Sorry for being a little snarky.
The *HEAD DESK* comment was sincere in that that does nothing for solving the problem and doesn't even treat the symptoms well. What other files are getting updated without your knowing it? Changing the modified time of a file is trivial and if the bad guy can create that file then they can continue to modify existing PHP files.
As Esmi says, there are no known security issues in the current version of WordPress. A more common vector for a compromise is add-on software (Tim Thumb anyone?) or an insecure server.
Getting to the bottom of any compromise involves examining web access log, syslog on your server, looking at files left by process UIDs, etc. and trying to tie it all together.
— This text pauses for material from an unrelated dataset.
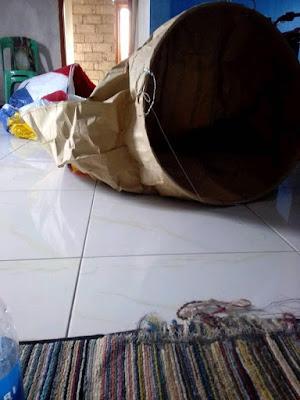 Bagaimana membuat Balon Udara Raksasa dari Kertas layangan/minyak di WONOSOBO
It's a metric ton of work but it's doable. If 7 of your clients are getting this, then identify the commonality outside of the WordPress files (plugins, themes, same server, etc.)
More often than not, it's easier to save and eyeball your data off the server, uninstall everything you do need and install minimum and currently supported versions of Apache, PHP, etc. Then re-import your confirmed sanitized data.
If you are on a shared server, then you may never get to the bottom of it.
Give those links I posted a good look through. They're almost 100% copied from what Esmi has provided in the past.
I'm not being snarky again, If that doesn't help you in de-lousing your WordPress installs, and you've clients being impacted then please consider paid help.